▶ _Task objective_
Without the pictures, output the records below exactly as they are.

[Data records]
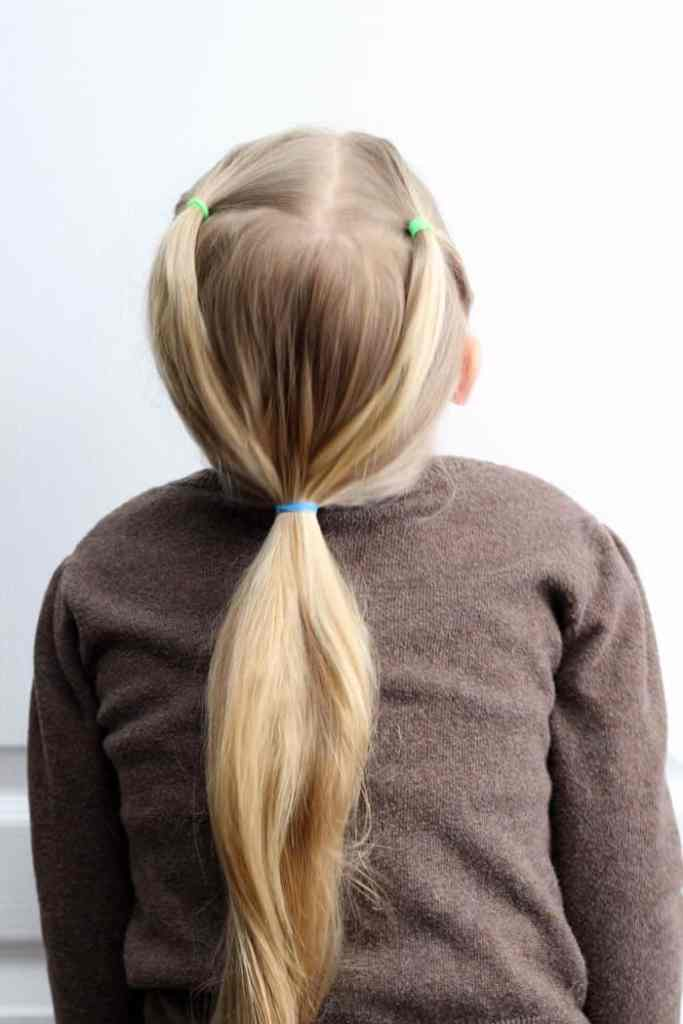 5 Minute Hairstyles for School featured by top US life and style blog, Fynes Designs |5 Minute Hairstyles by popular Canada lifestyle blog, Fynes Designs: image of a girl's ponytail hairstyle.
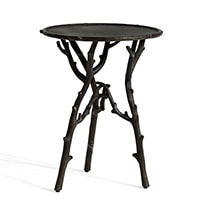 PB Twig Accent table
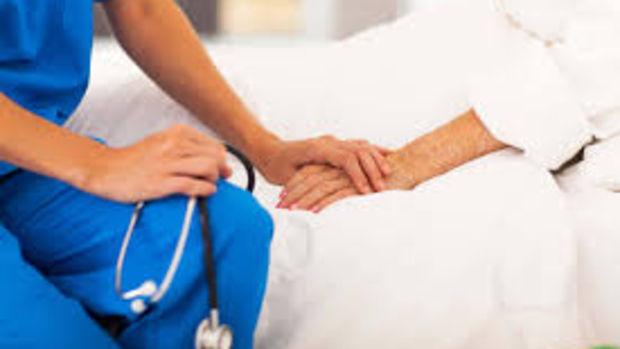 Kırklareli'ye 30 Yataklı Devlet Hastanesi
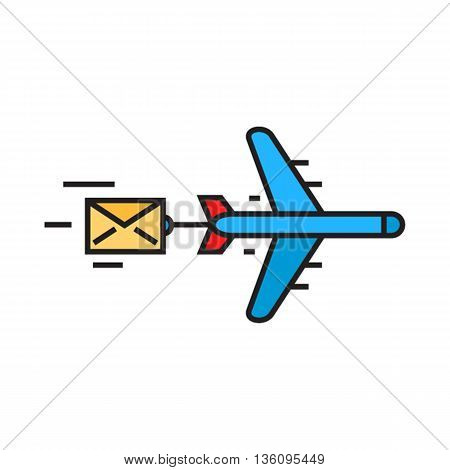 Flying airplane carring letter. Airmail, delivery, correspondence, parcel. Airmail concept. Can be used for topics like airmail, correspondence, delivery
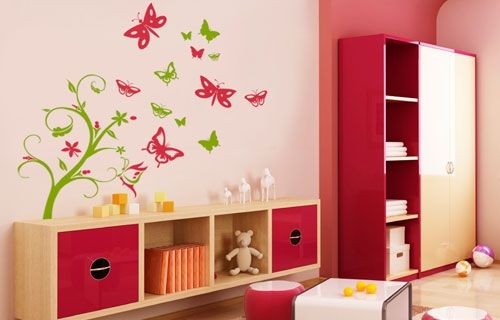 Butterfly Tree vinyl wall stickers http://www.fantastick.co.za/opencart/index.php?route=product/product&path=36&product_id=63
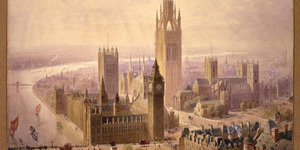 Unbuilt London: Tall Towers And Strange Skyscrapers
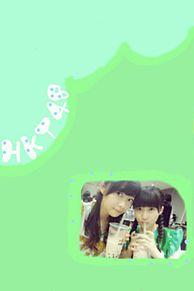 AKB48、HKT48 プリ画像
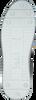 Graue HUB Schnürboots M3108L47-L01-005 MURRAYFIELD - small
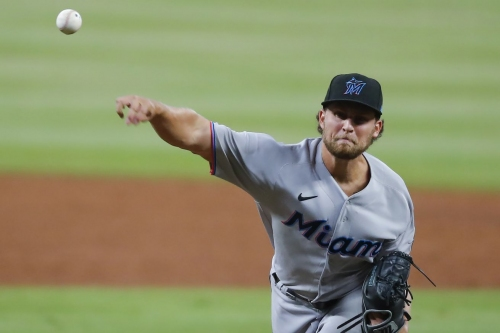 All-Time Marlins Countdown: Chapter 26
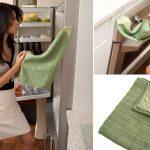 использование кухонных полотенец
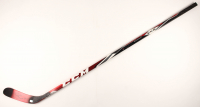"""Brent Burns Signed Game-Used Hockey Stick Inscribed """"Game Used"""" (YSMS COA & Burns COA) at PristineAuction.com"""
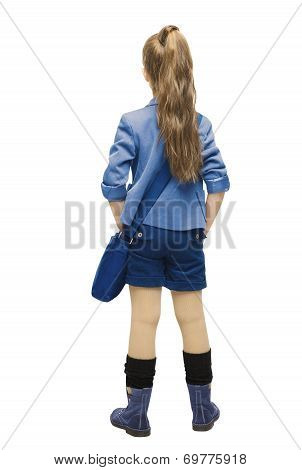 Schoolgirl In Uniform Back Side View. School Girl Backside, Looking Rear, Isolated Over White Backgr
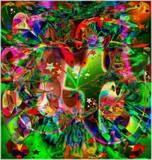 Flying Serpents (Tengshe)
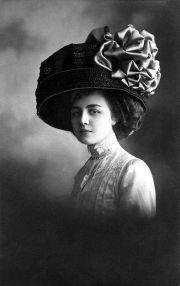 1900s hair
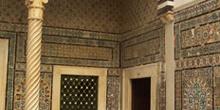 Detalle sala, Museo del Bardo, Túnez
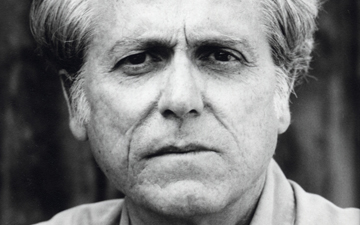 """the fear of death in white noise by don delillo With bleak humor and elegant prose, """"white noise"""" follows a professor of hitler  studies at a fictional liberal-arts college whose fear of death."""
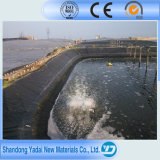 LLDPE HDPE Pond Liner Waterproof Plastic Liners Dam Liner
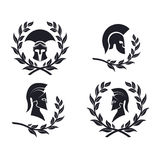 Icon Spartan warrior in the laurel wreath. On the image presented Icon Spartan warrior in the laurel wreath vector illustration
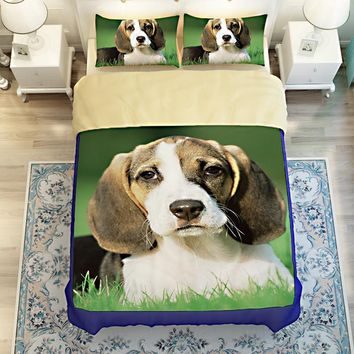 Cool Free shipping Novelty gift Beagle dog pattern bedding set Quilt duvet Cover pillow case for twin full queen kingAT_93_12
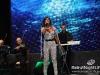 Najwa_Karam_Batroun_Festival16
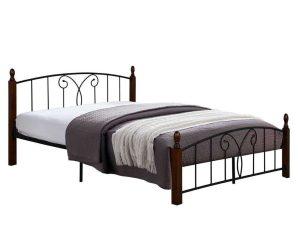 Κρεβάτι Suzie HM585 Για Στρώμα 150Χ200cm Wallnut Διπλό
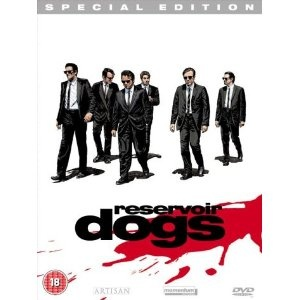 Reservoir Dogs (2 Disc Special Edition) [1993] [DVD] amazon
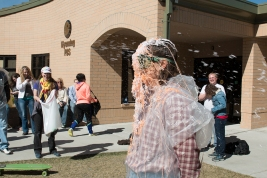 Silly Stringed_0037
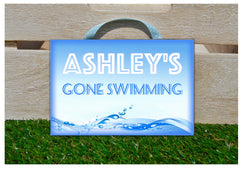 Gone Swimming Bespoke Personalised Metal or Wood Sign Handmade at www.honeymellow.com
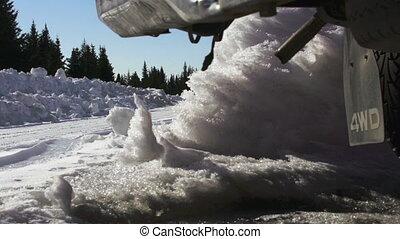 chariot, route, camion, neige, conduite, slomo
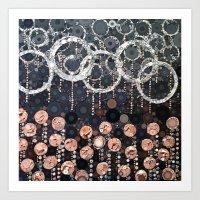 :: Peach Mimosa :: Art Print
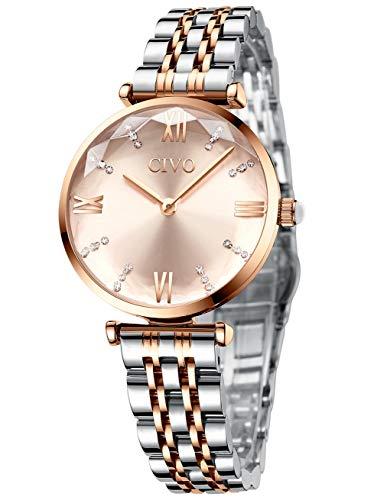 CIVO Reloj Mujer Relojes de Pulsera Analogico Minimalistas Oro Rosa Acero Inoxidable Impermeable Reloj para Mujeres Moda Casual Negocios Vestid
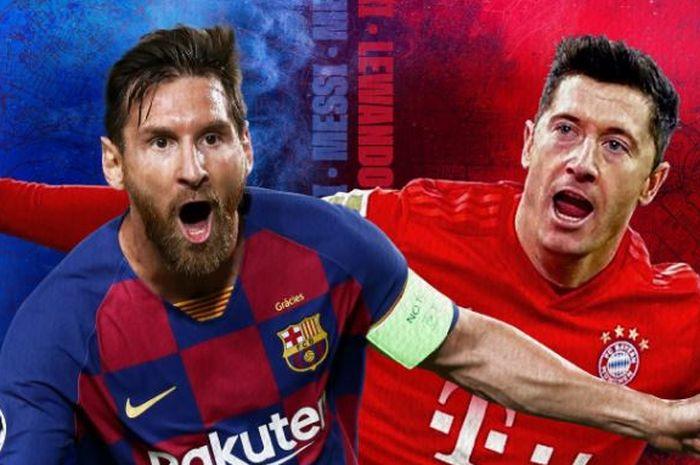 Megabintang Barcelona, Lionel Messi, dan striker Bayern Muenchen, Robert Lewandowski, menjadi pemain inti dalam laga perempat final Liga Champions.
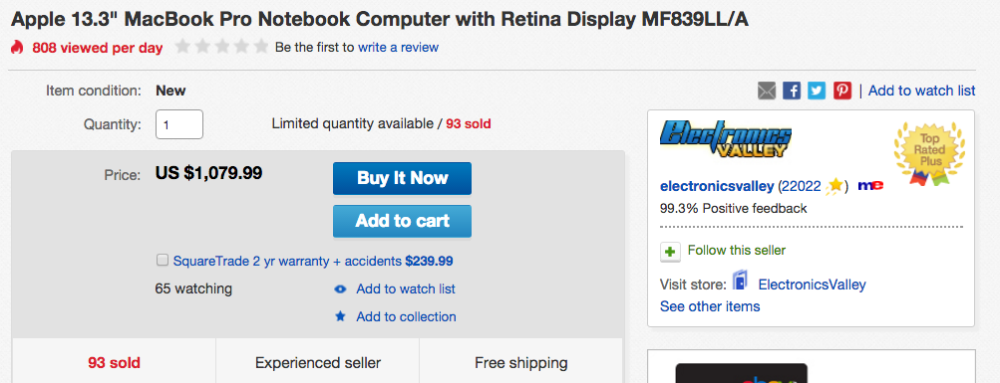 retina-macbook-pro-ebay-deal
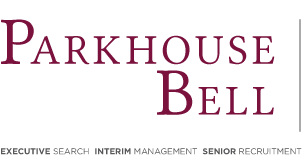 Parkhouse Bell Ltd's logo takes you to their list of jobs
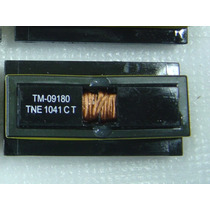 Transformador Trafo Inversor Tm09180 Tm09180 - 08180inverter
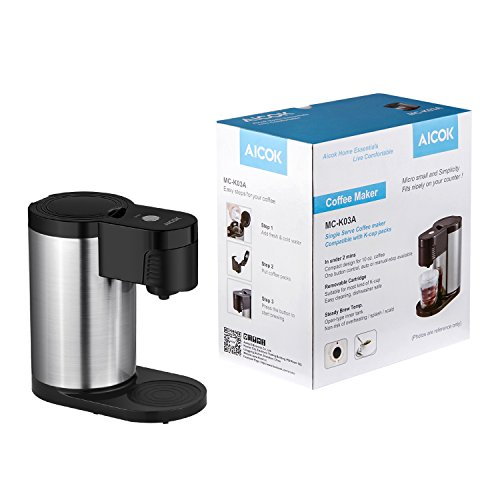 Aicok Single Serve Coffee Maker K Cup Brewer Stainless Steel Easy To Wash And Travel/ Stylish Black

▶ _Answer box_
 5 Minute Hairstyles for School featured by top US life and style blog, Fynes Designs |5 Minute Hairstyles by popular Canada lifestyle blog, Fynes Designs: image of a girl's ponytail hairstyle.
 PB Twig Accent table
 Kırklareli'ye 30 Yataklı Devlet Hastanesi
 Flying airplane carring letter. Airmail, delivery, correspondence, parcel. Airmail concept. Can be used for topics like airmail, correspondence, delivery
 Butterfly Tree vinyl wall stickers http://www.fantastick.co.za/opencart/index.php?route=product/product&path=36&product_id=63
 Unbuilt London: Tall Towers And Strange Skyscrapers
 AKB48、HKT48 プリ画像
 Graue HUB Schnürboots M3108L47-L01-005 MURRAYFIELD - small
 All-Time Marlins Countdown: Chapter 26
 использование кухонных полотенец
"""Brent Burns Signed Game-Used Hockey Stick Inscribed """"Game Used"""" (YSMS COA & Burns COA) at PristineAuction.com"""
 Schoolgirl In Uniform Back Side View. School Girl Backside, Looking Rear, Isolated Over White Backgr
 Flying Serpents (Tengshe)
 1900s hair
 Detalle sala, Museo del Bardo, Túnez
 """the fear of death in white noise by don delillo With bleak humor and elegant prose, """"white noise"""" follows a professor of hitler  studies at a fictional liberal-arts college whose fear of death."""
 LLDPE HDPE Pond Liner Waterproof Plastic Liners Dam Liner
 Icon Spartan warrior in the laurel wreath. On the image presented Icon Spartan warrior in the laurel wreath vector illustration
 Cool Free shipping Novelty gift Beagle dog pattern bedding set Quilt duvet Cover pillow case for twin full queen kingAT_93_12
 Najwa_Karam_Batroun_Festival16
 Κρεβάτι Suzie HM585 Για Στρώμα 150Χ200cm Wallnut Διπλό
 Reservoir Dogs (2 Disc Special Edition) [1993] [DVD] amazon
 Silly Stringed_0037
 Gone Swimming Bespoke Personalised Metal or Wood Sign Handmade at www.honeymellow.com
 chariot, route, camion, neige, conduite, slomo
 :: Peach Mimosa :: Art Print
 CIVO Reloj Mujer Relojes de Pulsera Analogico Minimalistas Oro Rosa Acero Inoxidable Impermeable Reloj para Mujeres Moda Casual Negocios Vestid
 Megabintang Barcelona, Lionel Messi, dan striker Bayern Muenchen, Robert Lewandowski, menjadi pemain inti dalam laga perempat final Liga Champions.
 retina-macbook-pro-ebay-deal
 Parkhouse Bell Ltd's logo takes you to their list of jobs
 Transformador Trafo Inversor Tm09180 Tm09180 - 08180inverter
 Aicok Single Serve Coffee Maker K Cup Brewer Stainless Steel Easy To Wash And Travel/ Stylish Black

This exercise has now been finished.